The globals we saw in the WAT are actually defined by wasm-ld which means we can access them from our C code as normal variables if we declare them as extern. We just wrote our own malloc() in, like, 5 lines of C 😱

Note: Our bump allocator is not fully compatible with C’s malloc(). For example, we don’t make any alignment guarantees. But it’s good enough and it works, so 🤷‍♂️.

Using dynamic memory

To prove that this actually works, let’s build a C function that takes an arbitrary-sized array of numbers and calculates the sum. Not very exciting, but it does force us to use dynamic memory, as we don’t know the size of the array at build time:

int sum(int a[], int len) {
  int sum = 0;
  for(int i = 0; i < len; i++) {
    sum += a[i];
  }
  return sum;
}

The sum() function is hopefully straight forward. The more interesting question is how we can pass an array from JavaScript to WebAssembly — after all, WebAssembly only understands numbers.

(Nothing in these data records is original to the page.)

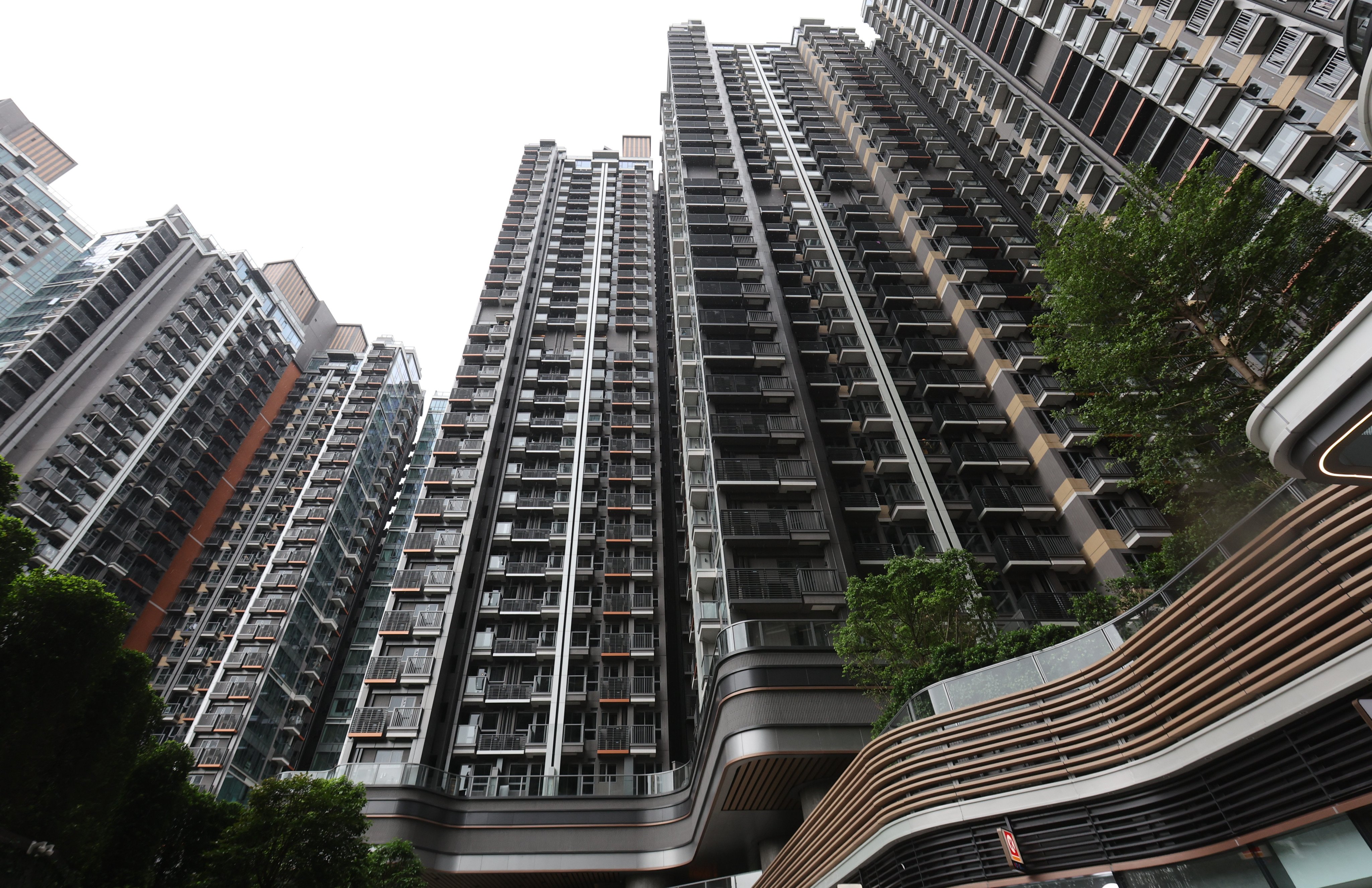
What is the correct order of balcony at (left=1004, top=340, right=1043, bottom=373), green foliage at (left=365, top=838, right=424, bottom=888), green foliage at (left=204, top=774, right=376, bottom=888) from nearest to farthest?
1. green foliage at (left=204, top=774, right=376, bottom=888)
2. green foliage at (left=365, top=838, right=424, bottom=888)
3. balcony at (left=1004, top=340, right=1043, bottom=373)

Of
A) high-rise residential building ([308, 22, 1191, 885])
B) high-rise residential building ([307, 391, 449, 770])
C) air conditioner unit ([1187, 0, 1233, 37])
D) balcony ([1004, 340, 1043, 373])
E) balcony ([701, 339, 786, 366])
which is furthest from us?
high-rise residential building ([307, 391, 449, 770])

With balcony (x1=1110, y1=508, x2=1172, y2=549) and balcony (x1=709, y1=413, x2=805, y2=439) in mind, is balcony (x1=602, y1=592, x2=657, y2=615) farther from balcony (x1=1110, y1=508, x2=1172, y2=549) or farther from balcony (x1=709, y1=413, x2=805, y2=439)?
balcony (x1=1110, y1=508, x2=1172, y2=549)

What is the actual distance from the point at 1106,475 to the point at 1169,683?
81.3ft

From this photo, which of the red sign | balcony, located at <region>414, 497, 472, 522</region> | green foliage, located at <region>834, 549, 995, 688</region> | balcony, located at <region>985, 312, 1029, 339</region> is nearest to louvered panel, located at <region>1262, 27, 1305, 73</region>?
balcony, located at <region>985, 312, 1029, 339</region>

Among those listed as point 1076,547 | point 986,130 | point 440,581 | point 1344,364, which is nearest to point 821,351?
point 1076,547

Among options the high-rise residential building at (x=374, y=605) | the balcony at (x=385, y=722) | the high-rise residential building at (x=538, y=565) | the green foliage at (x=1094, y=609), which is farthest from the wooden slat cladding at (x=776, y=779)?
the high-rise residential building at (x=374, y=605)

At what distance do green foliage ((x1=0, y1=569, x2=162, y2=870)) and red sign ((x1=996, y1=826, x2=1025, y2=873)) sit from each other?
14.9 meters

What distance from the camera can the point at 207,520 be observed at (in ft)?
213

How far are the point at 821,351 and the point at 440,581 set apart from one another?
2734 centimetres

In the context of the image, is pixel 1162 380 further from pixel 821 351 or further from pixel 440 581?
pixel 440 581

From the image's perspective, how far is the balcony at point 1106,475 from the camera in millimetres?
30609

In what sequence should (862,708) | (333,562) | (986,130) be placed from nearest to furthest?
(862,708)
(986,130)
(333,562)

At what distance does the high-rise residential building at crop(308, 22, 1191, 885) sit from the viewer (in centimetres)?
2766

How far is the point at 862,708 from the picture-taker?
2184 centimetres
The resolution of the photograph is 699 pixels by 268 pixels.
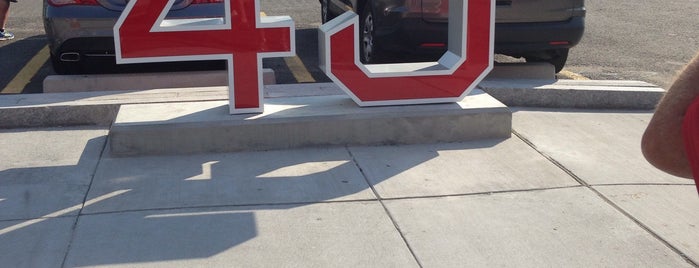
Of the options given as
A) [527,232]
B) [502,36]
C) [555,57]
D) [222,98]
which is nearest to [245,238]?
[527,232]

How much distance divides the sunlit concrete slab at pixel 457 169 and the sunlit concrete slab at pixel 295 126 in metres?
0.10

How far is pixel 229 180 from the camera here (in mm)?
5023

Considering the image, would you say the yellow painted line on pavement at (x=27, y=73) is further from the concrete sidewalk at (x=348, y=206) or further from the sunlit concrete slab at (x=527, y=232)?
the sunlit concrete slab at (x=527, y=232)

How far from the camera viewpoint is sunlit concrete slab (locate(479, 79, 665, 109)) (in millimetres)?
6816

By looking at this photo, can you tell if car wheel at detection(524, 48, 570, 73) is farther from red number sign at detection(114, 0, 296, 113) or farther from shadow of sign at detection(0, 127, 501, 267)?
red number sign at detection(114, 0, 296, 113)

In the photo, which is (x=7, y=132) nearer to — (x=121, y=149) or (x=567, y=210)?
(x=121, y=149)

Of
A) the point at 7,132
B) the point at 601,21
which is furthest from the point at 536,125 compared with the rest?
the point at 601,21

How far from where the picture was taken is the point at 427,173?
17.1 ft

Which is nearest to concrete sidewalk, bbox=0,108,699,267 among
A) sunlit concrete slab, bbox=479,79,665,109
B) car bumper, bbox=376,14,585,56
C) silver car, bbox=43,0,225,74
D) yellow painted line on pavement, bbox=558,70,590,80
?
sunlit concrete slab, bbox=479,79,665,109

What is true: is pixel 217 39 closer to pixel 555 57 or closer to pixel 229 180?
pixel 229 180

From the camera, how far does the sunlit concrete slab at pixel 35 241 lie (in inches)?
154

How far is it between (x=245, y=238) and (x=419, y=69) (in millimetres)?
2365

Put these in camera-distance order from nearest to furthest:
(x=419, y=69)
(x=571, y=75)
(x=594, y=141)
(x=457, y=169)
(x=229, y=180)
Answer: (x=229, y=180), (x=457, y=169), (x=594, y=141), (x=419, y=69), (x=571, y=75)

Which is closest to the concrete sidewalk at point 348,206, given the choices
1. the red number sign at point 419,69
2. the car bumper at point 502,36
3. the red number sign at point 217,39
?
the red number sign at point 419,69
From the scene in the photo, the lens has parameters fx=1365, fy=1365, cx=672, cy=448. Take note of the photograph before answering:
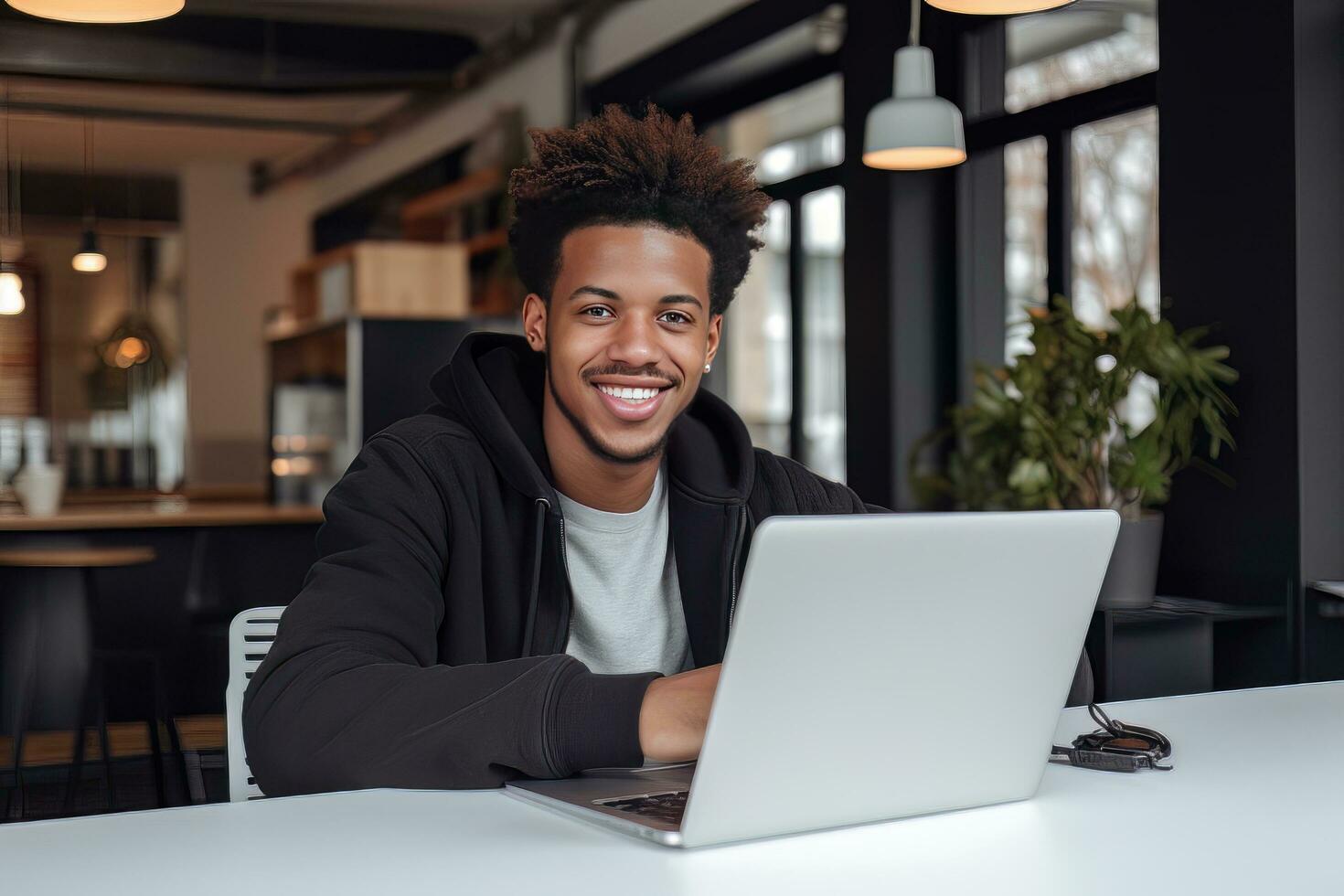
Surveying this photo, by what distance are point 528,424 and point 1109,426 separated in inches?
73.8

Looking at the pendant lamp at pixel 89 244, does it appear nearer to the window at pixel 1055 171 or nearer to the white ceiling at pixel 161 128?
the white ceiling at pixel 161 128

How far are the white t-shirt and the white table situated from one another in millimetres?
625

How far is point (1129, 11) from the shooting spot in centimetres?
451

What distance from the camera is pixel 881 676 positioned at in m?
0.99

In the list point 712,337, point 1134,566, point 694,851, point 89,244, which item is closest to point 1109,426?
point 1134,566

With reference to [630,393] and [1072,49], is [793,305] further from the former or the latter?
[630,393]

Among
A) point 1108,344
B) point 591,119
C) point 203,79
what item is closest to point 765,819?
point 591,119

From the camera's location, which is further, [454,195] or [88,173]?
[88,173]

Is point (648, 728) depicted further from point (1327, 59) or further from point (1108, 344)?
point (1327, 59)

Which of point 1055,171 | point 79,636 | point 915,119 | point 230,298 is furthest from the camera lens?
point 230,298

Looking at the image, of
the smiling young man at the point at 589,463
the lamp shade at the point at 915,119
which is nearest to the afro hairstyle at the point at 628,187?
the smiling young man at the point at 589,463

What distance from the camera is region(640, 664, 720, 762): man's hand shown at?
1.09 meters

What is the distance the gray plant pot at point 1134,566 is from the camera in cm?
311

The general idea is to use malloc() from JavaScript to allocate a chunk of memory, copy the values into that chunk and pass the address (a number!) to where the array is located:

<!DOCTYPE html>

<script type="module">
  async function init() {
    const { instance } = await WebAssembly.instantiateStreaming(
      fetch("./add.wasm")
    );

    const jsArray = [1, 2, 3, 4, 5];
    // Allocate memory for 5 32-bit integers
    // and return get starting address.
    const cArrayPointer = instance.exports.malloc(jsArray.length * 4);
    // Turn that sequence of 32-bit integers
    // into a Uint32Array, starting at that address.
    const cArray = new Uint32Array(
      instance.exports.memory.buffer,
      cArrayPointer,
      jsArray.length
    );
    // Copy the values from JS to C.
    cArray.set(jsArray);
    // Run the function, passing the starting address and length.
    console.log(instance.exports.sum(cArrayPointer, cArray.length));
  }
  init();
</script>

When running this you should see a very happy 15 in the DevTools console, which is indeed the sum of all the number from 1 to 5.

Conclusion

You made it to the end. Congratulations! Again, if you feel a bit overwhelmed, that’s okay: This is not required reading. You do not need to understand all of this to be a good web developer or even to make good use of WebAssembly. But I did want to share this journey with you as it really makes you appreciate all the work that a project like Emscripten does for you. At the same time, it gave me an understanding of how small purely computational WebAssembly modules can be. The Wasm module for the array summing ended up at just 230 bytes, including an allocator for dynamic memory. Compiling the same code with Emscripten would yield 100 bytes of WebAssembly accompanied by 11K of JavaScript glue code. It took a lot of work to get there, but there might be situations where it is worth it.